#### [Your goal]
Return the data verbatim, without pictures.

Segment Start: Data below

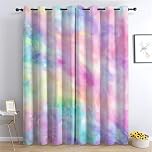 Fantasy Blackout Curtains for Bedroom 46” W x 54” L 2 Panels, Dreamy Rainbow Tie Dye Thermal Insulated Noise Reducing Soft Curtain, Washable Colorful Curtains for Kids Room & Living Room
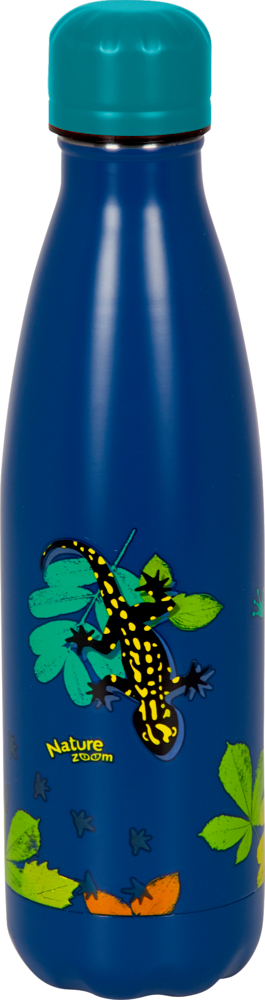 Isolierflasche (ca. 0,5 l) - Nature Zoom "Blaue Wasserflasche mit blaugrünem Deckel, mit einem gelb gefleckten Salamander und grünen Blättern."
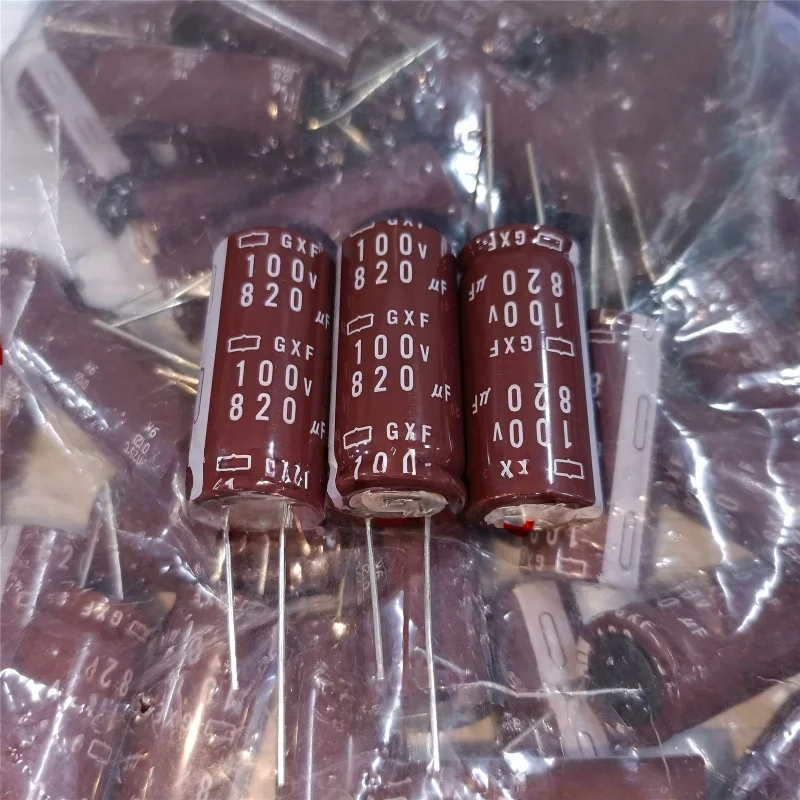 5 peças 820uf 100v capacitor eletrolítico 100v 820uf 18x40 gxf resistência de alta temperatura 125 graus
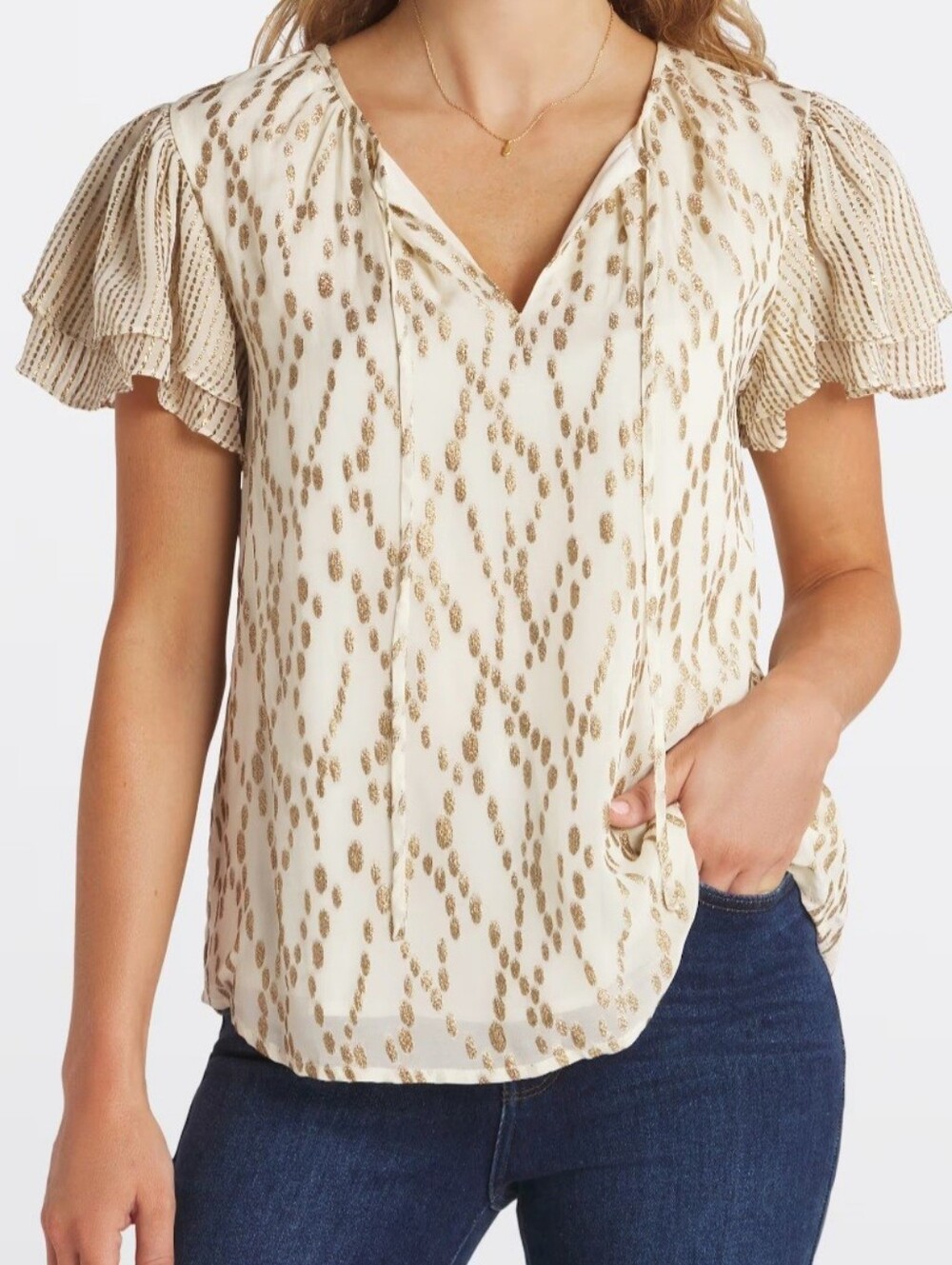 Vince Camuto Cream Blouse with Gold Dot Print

Segment End: Data below

#### [Solution for this problem]
 Fantasy Blackout Curtains for Bedroom 46” W x 54” L 2 Panels, Dreamy Rainbow Tie Dye Thermal Insulated Noise Reducing Soft Curtain, Washable Colorful Curtains for Kids Room & Living Room
 Isolierflasche (ca. 0,5 l) - Nature Zoom "Blaue Wasserflasche mit blaugrünem Deckel, mit einem gelb gefleckten Salamander und grünen Blättern."
 5 peças 820uf 100v capacitor eletrolítico 100v 820uf 18x40 gxf resistência de alta temperatura 125 graus
 Vince Camuto Cream Blouse with Gold Dot Print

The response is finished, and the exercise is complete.